## Problems and tasks
a - In the book description about the Wilson family during World War II, how many of the sons became U.S. Army Air Force pilots?
b - Write the next part of the book description about the Wilson family's wartime love and loss, starting after its final sentence.
#### Extracted text
The Story of Love and Loss For An Iowa Family During WW II

by Joy Neal Kidney … with Robin Grunder

The day the second atomic bomb was dropped, Clabe and Leora Wilson’s postman brought a telegram to their acreage near Perry, Iowa. One son was already in the U.S. Navy before Pearl Harbor had been attacked. Four more sons worked with their father, tenant farmers near Minburn until, one by one, all five sons were serving their country in the military. The oldest son re-enlisted in the Navy. The younger three became U.S. Army Air Force pilots. As the family optimist, Leora wrote hundreds of letters, among all her regular chores, dispensing news and keeping up the morale of the whole family, which included the brothers’ two sisters. Her fondest wishes were to have a home of her own and family nearby. Leora’s Letters is the compelling true account of a woman whose most tender hopes were disrupted by great losses. Yet she lived out four more decades with hope and resilience.

“Joy lets us see her grandmother’s personal family correspondence through letters. It is heart-tugging. Be ready to be moved by this true story.” –Van Harden, WHO-Radio Personality

Joy Neal Kidney, the oldest granddaughter of the book’s heroine, is the keeper of family stories, letters, photos, combat records, casualty reports, and telegrams. Active on her own website, she is also a writer and local historian. Married to a Vietnam Air Force veteran, Joy lives in central Iowa. Her nonfiction has been published in The Des Moines Register, other media, and broadcast over “Our American Stories.” She’s a graduate of the University of Northern Iowa, and her essays have been collected by the Iowa Women’s Archives at the University of Iowa.
########
#### Data extract
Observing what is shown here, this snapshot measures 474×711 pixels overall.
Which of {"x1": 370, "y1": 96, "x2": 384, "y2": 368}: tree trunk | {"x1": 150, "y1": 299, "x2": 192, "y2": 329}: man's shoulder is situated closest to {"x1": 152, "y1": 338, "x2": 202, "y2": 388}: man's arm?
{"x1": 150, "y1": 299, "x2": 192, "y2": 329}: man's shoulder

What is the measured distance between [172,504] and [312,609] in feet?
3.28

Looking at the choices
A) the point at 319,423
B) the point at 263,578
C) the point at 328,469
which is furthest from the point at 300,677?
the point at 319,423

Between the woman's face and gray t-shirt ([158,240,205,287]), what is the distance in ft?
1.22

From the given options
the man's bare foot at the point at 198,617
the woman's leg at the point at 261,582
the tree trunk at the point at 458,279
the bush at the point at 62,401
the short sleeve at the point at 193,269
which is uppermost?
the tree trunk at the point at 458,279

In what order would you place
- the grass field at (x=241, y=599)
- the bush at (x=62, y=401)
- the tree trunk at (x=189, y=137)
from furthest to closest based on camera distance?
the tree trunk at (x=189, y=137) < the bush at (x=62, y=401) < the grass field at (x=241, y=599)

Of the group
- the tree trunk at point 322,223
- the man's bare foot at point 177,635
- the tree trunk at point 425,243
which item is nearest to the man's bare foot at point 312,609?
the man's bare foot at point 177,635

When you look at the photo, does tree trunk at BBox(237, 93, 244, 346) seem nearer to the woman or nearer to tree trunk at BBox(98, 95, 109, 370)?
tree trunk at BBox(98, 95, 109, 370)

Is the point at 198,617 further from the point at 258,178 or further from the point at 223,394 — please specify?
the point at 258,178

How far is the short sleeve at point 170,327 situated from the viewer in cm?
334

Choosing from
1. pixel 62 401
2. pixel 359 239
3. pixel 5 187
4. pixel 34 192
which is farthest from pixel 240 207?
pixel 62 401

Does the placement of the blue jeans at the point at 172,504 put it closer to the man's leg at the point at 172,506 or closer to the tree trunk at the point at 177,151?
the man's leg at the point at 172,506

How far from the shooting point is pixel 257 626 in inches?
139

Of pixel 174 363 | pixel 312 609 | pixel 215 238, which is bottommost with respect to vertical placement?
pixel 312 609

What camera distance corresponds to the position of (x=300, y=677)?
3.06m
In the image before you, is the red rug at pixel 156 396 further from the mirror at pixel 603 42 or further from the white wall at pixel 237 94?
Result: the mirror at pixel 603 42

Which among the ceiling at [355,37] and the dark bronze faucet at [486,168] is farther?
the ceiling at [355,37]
########
## Answers given
a - Three

b -
My thoughts …

In Leora’s Letters, Joy Neal Kidney provides her readers with a genuine and heartfelt glimpse into the life of an American family during one of our nation’s most trying times. Five Wilson brothers leave their family farm in Iowa to serve their country during WW II, two in the Navy, and three in the Army Air Corps.

Through a well-crafted combination of letters, photographs, and narratives, Joy Neal Kidney draws you in and makes you feel like a member of the family. I found myself caught up in the daily experiences of all five young men and hoping each of them made it home safely. Unfortunately, war is never that kind.

Leora’s Letters is more than a story about one family’s sacrifice. It is a story about America and the kind of people who helped to forge this great nation. Our nation owes Clabe and Leora Wilson and their family a debt it can never repay. However, in reading this incredible story, perhaps we can regain a sense of what kind of people Americans were, and hopefully again, will be.

Do yourself a favor and read this book!